I am also immune to the idea that some living combinations are so fundamentally odd that they are impermissible. Today is a good example. In sweats and a t-shirt, I pulled into a burger bar. I ate my cheeseburger and onion rings while reading a book about Mycenaean Greek culture, which was especially interesting to me because the author had worked with Michael Ventris. Michael Ventris was to Mycenaean studies as Einstein was to physics. The notion that I shouldn’t be reading a book while I eat lunch, much less a book on such a subject while eating that sort of lunch, is alien to my mind. Reading is allowed at any time when one is not operating a vehicle. Note that being stopped at a light does not count as vehicle operation until the vehicles begin to move.
I watch trashy reality shows. I intended to say that I watch the trashiest ones I can find, but that’s not true, since I don’t watch Jersey Shore or anything Kardashey. Just some of the trashiest ones.
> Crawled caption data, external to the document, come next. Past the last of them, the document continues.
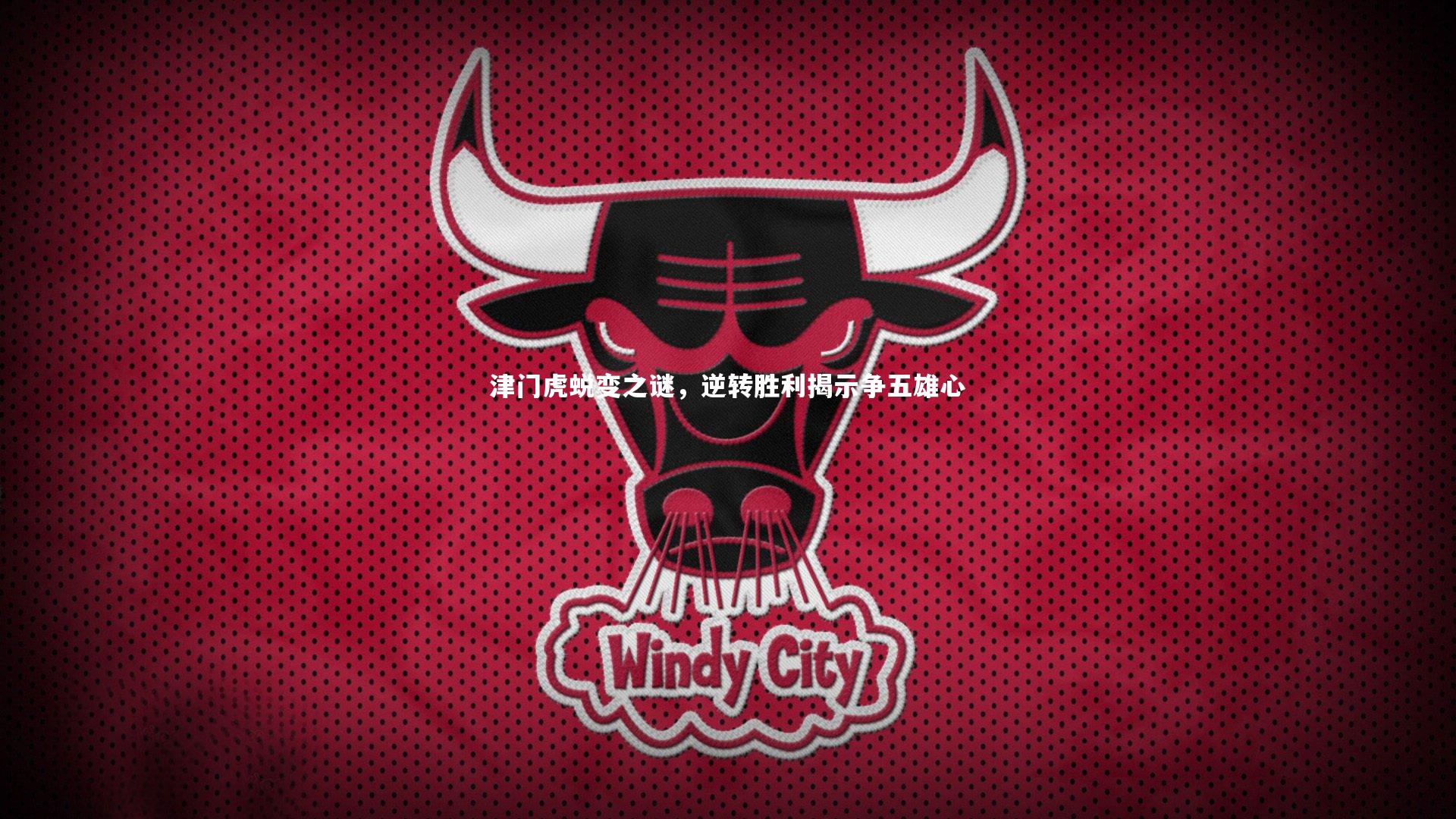 津门虎蜕变之谜，逆转胜利揭示争五雄心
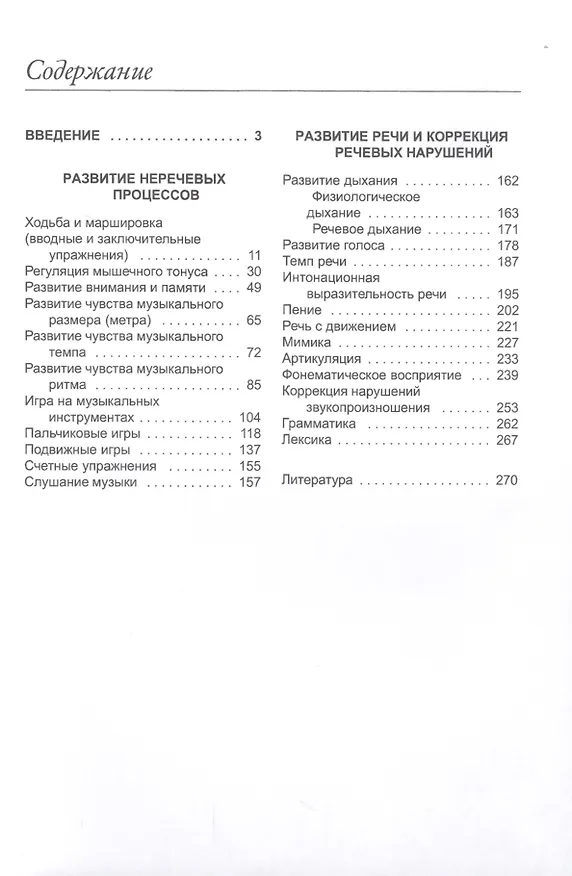Книга Логоритмика для дошкольников в играх и упражнениях (2 изд) (м) Новиковская (2 вида) (Ольга Новиковская) — 3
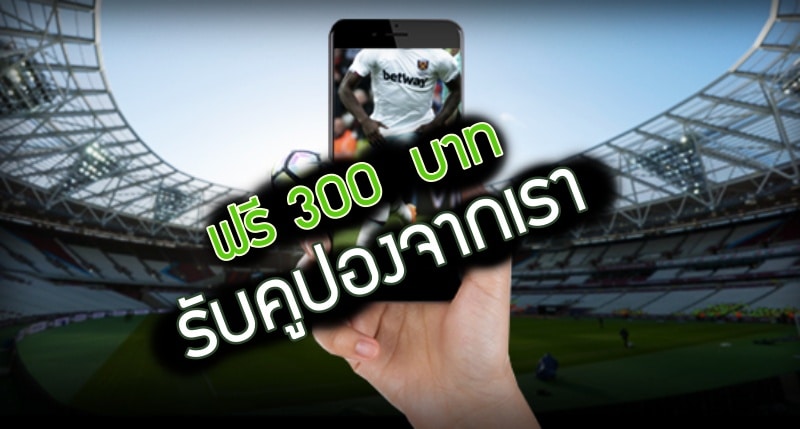 Betway แจกเครดิตฟรี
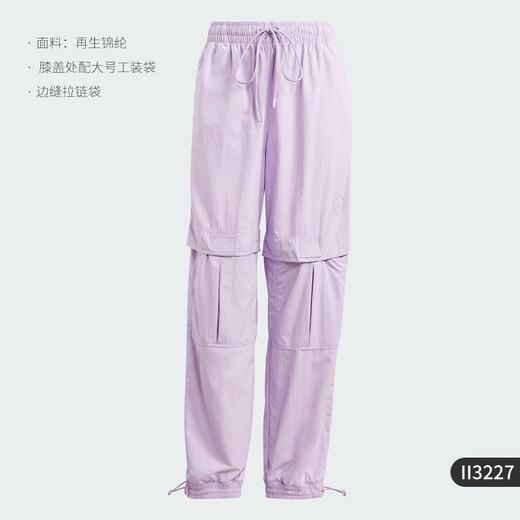 5折【自营】adidas/阿迪达斯  WOVEN TP女子时尚运动休闲工装裤 II3227 商品图2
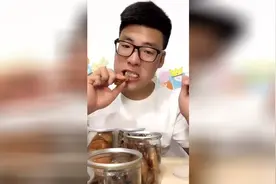 肥鲍鱼吃起来，爱吃鲍鱼的都知道内脏不能吃视频封面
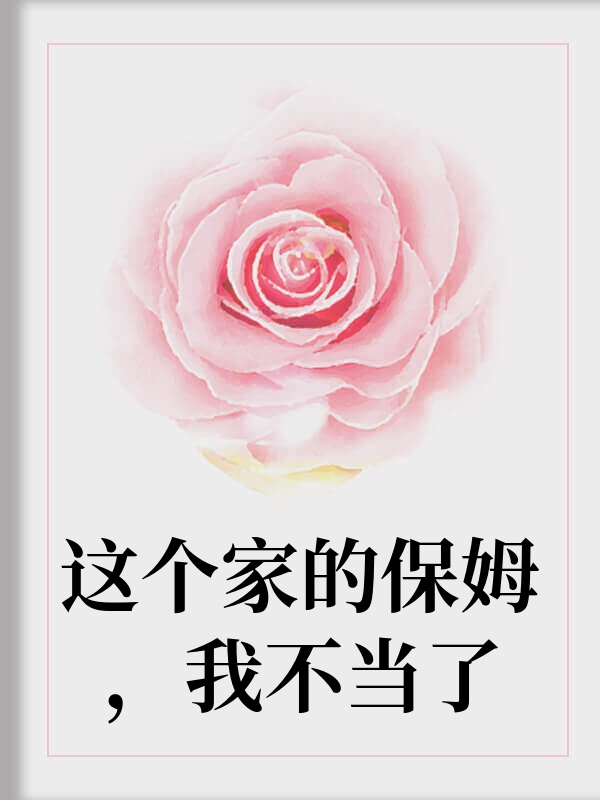 这个家的保姆，我不当了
My life was first threatened, with a weapon drawn, at five. It wasn’t that traumatic. Happened again in college. That also wasn’t that traumatic. I gain more PTSD from ten seconds in the dentist’s waiting room than I ever did from mortal physical danger.
I attended a grade school in which Biblical guidance induced the principal to lash us with a 1/2″ rod for misbehavior. It wasn’t that traumatic. Pisses me off, and if I ever find that principal still alive he’s due for a bad day, but it’s not like I need trigger warnings or other such nannying.
The worst job I ever had was cleaning up a basement full of dog turds. It was also my first full-time job in the working world. I had been told I was being hired to paint a house. Thereby was my view of employers formed for life.
I don’t remember learning to read. Reading was just something I had always known, or so it seemed. In reality, my mother taught me. When I got to kindergarten, and even first grade, it stunned my little brain to realize that some children could not read. I did not understand how it could be. Want to see me doff my hat to someone? Show me an older adult who grew up illiterate and now seeks to learn to read. I find the entire concept inspiring.
No matter how hard you try, you will be unable to imagine the sheer awfulness of some of the writing my profession has forced me to see. And that’s all right.